§ **Data for this exercise**
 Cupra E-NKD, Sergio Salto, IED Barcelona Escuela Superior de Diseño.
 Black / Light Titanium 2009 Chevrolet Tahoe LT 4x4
...
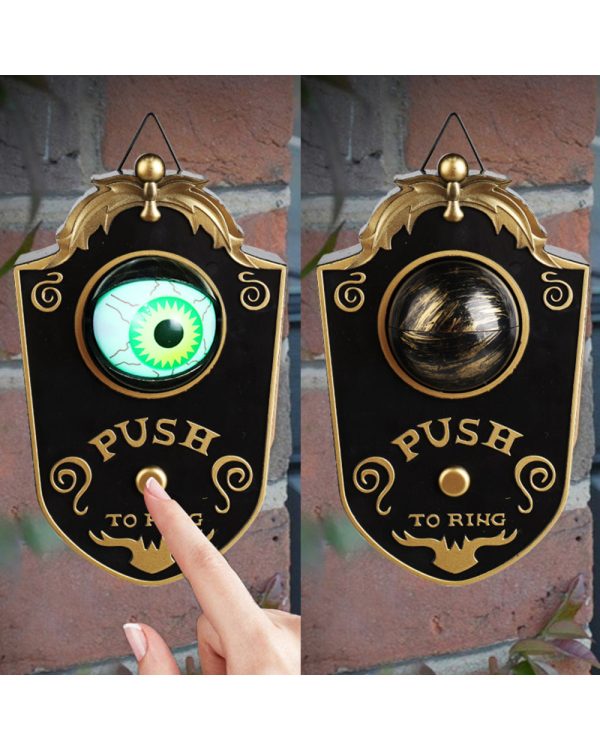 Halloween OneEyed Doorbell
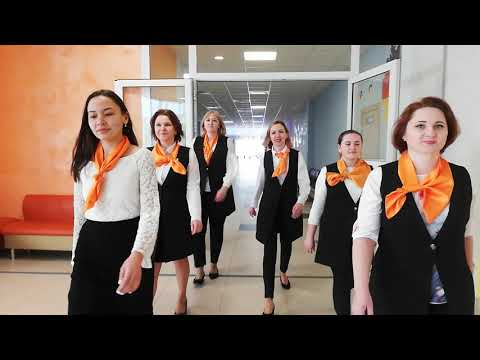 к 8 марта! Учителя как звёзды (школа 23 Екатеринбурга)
---
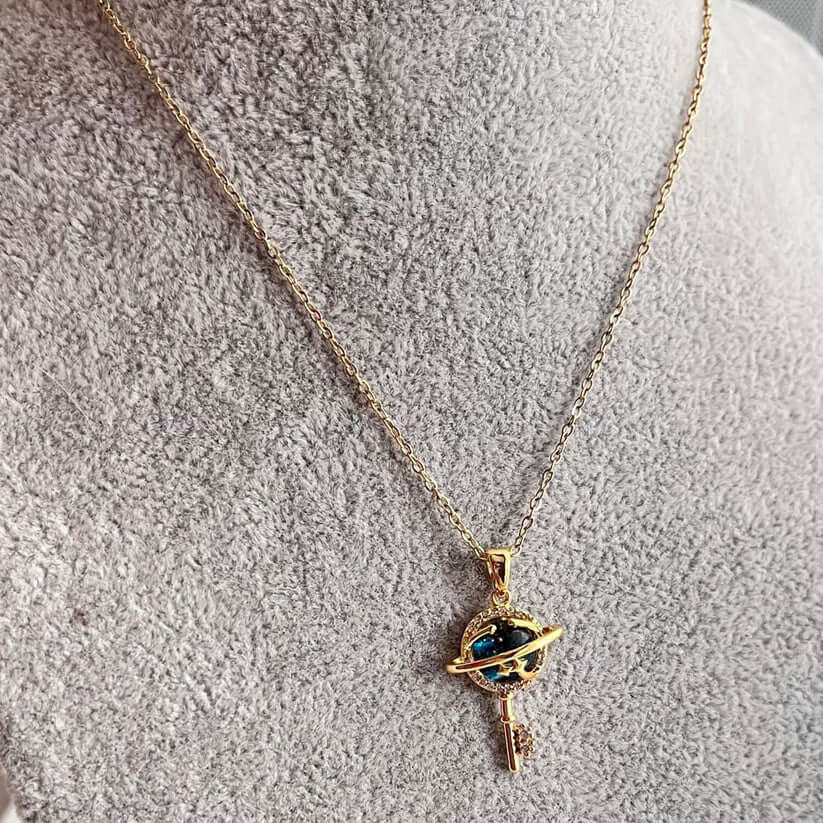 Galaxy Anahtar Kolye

§ **About this exercise**
Copy out the range of lines above starting at the line with "Cupra E-NKD, Sergio" and ending at the line with "Black / Light", exactly and including both.

§ **Answer below**
 Cupra E-NKD, Sergio Salto, IED Barcelona Escuela Superior de Diseño.
 Black / Light Titanium 2009 Chevrolet Tahoe LT 4x4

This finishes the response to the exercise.